Saturday, November 26, 2016

Unexpected Surprises

This has been a very rough and challenging time. I shall be brutally honest in this blog, as I always am and try to be.

  1. I have an Aunt who is palliative.
  2. I have had to wait 8 months for a psychiatrist.
  3. I have $83 in my bank account
  4. I was supposed to die on Monday.
Yes. I have been planning my funeral for a while. Making all of the details. Those horrible thoughts came back into my mind so I made out the details.

  1. Music.
  2. Will.
  3. Who will perform the funeral?
  4. Where will I be buried.
I told some people. See, living causes me anxiety and stress. There was a piece of happiness, calm, and peace to know that I was going to die.

I did my research. Collected the right kind and amount of pills.

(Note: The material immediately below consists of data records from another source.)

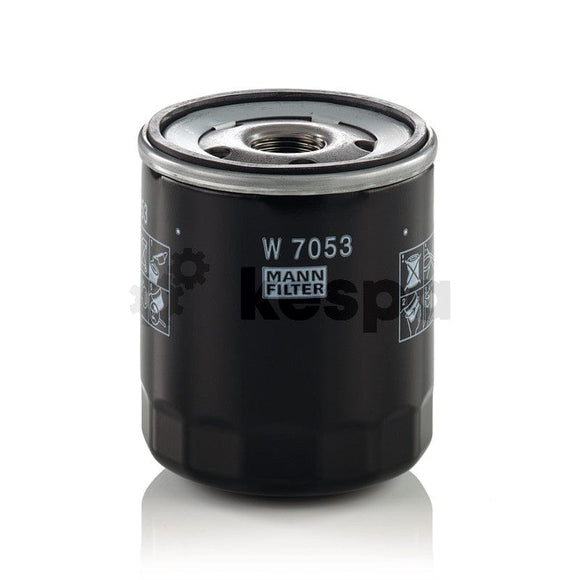 Oljefilter W7053  av  Kespa AB Motoroljefilter 6262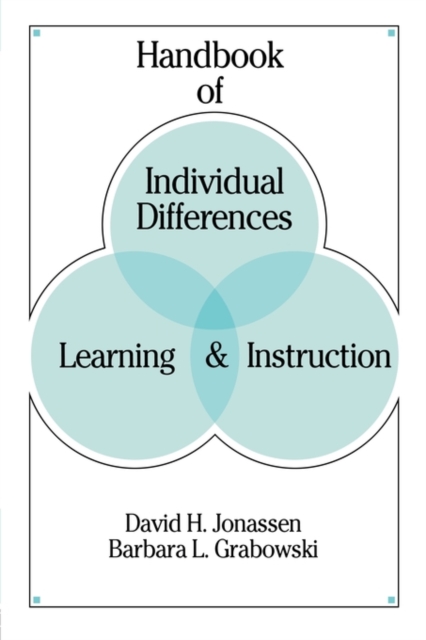 Handbook of Individual Differences, Learning, and Instruction, Paperback / softback Book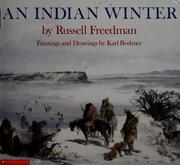Cover of: An Indian Winter by Russell Freedman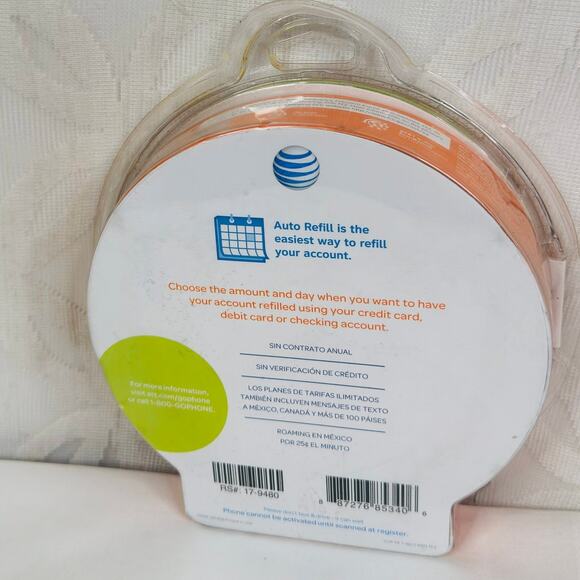 AT&T Go Phone Prepaid Samsung A157V Flip Cell Phone New Factory Sealed - Picture 4 of 4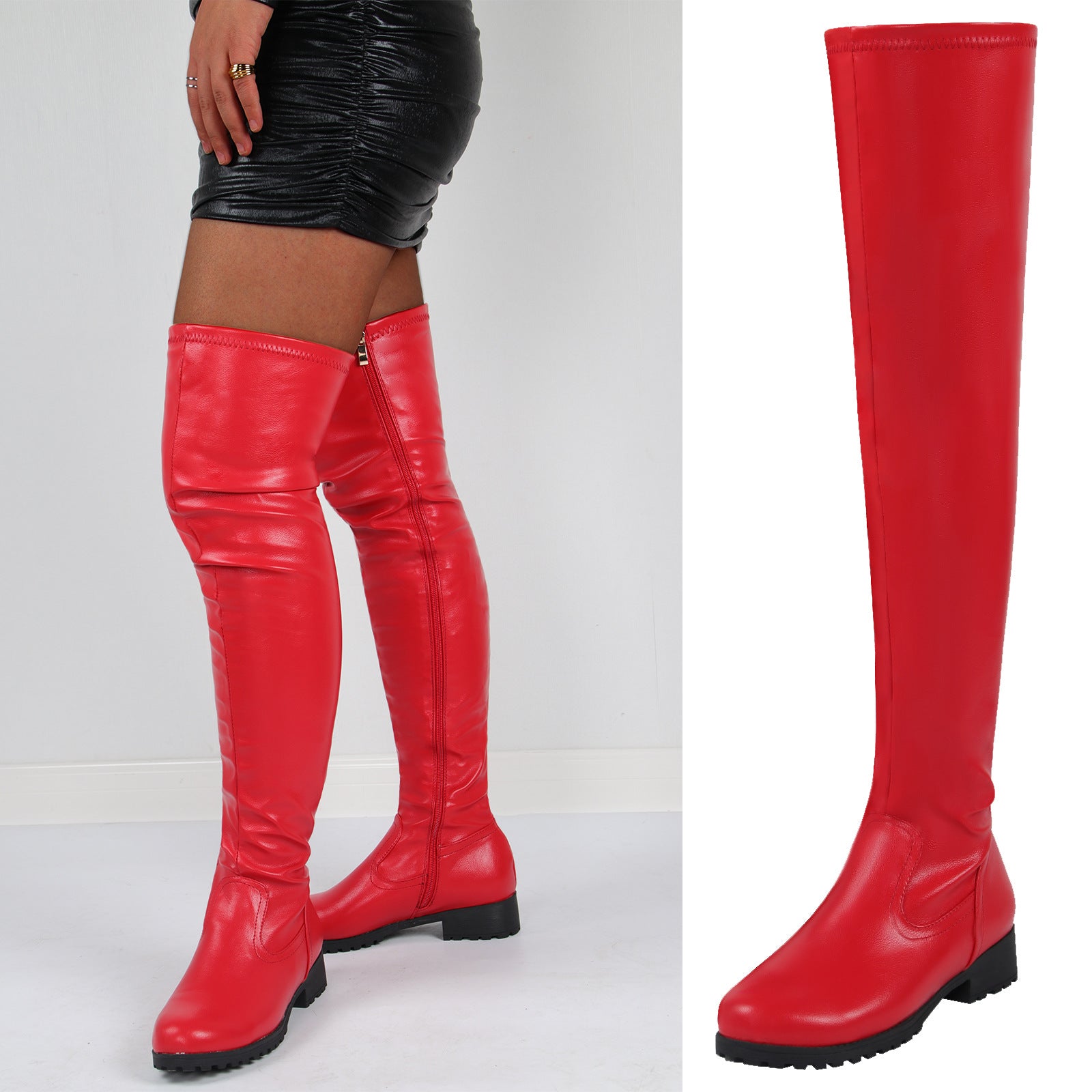 Light Minimal Boots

I have a friend that I think kind of knew that I was saying goodbye. She inadvertently made me commit to something the night I was going to die. So I had to live for at least another week.

The week got better. On Wednesday the Police and Crisis Team (PACT) came to see me. They were a little helpful, but not as much as I needed.

That night I had an information session on the Savings Circles program at Momentum Calgary.   http://www.momentum.org/ I am hoping to get into this program as it will help me save for education for my poverty reduction work, and/or a laptop for education/advocacy work.

Thursday morning, before I left for my psychiatrist's appointment, I found out that I WON $500 from http://www.unexpectedexpenses.ca/

WHAT a beautiful and #unexpectedsurprise

Thursday I finally, and I seriously mean finally, met with the psychiatrist I have patiently waited 8 months for. (After suffering stress induced psychosis, almost losing my job, and life). I was able to connect well with him and that was a huge relief.

Yesterday, my parents, son and I went down to Fernie to visit my palliative Aunt. She is and has been a blessing to our family. Her pain is managed and she is in good spirits, it's hard to say goodbye to a loved one.

I know there are more people who care about me and want me to live.I have just slowly cut them out. Avoided them because I knew if they got to know me, they would miss me when I died, so I withdrew so they could not feel that pain.

So, I guess for today, I take my blessings as they have come this week, NOT my problems.

  1. Got extra $$ even though I can't take all of the $500 I must give some to charity otherwise it will affect my income through Alberta Works. And me being someone with chronic pain and limited use of being able to work, I must take what I can receive, until I get into Chronic pain centre and can support myself full time.
  2. Be blessed that I have my parents who can take me to Fernie to see my palliative Aunt.
  3. Be blessed that those 4 people I told of my suicide are my friends, and even though I kind of hate them at times, I know why they try to keep me alive.
  4. My neighbor got a wish. A long time wish that she very well deserves and I am so very happy for her. You will find out more about her wish in May.
  5. I connected with a great psychiatrist.
  6. My son wants to spend some time with me on Monday!! Christmas decorating and music with him!! I've missed him so much!!
#yyc can be a good place to live. There ARE people who care (even the unexpected people). If you just hold on.....for one more day.....things might go your way.

JUST HOLD ON



2 comments:

  1. Oh my, Amber. Please, please, please do not harm yourself, much less kill yourself. I am so glad for the good things that have happened above to help keep you going. I know and am so sorry that you are experiencing so many trials. This earthly existence is tough. I find it so and know that many, including you, have it harder than I do. I pray that enough good continues to come your way that you and your life get better. A BIG virtual hug to you, Amber.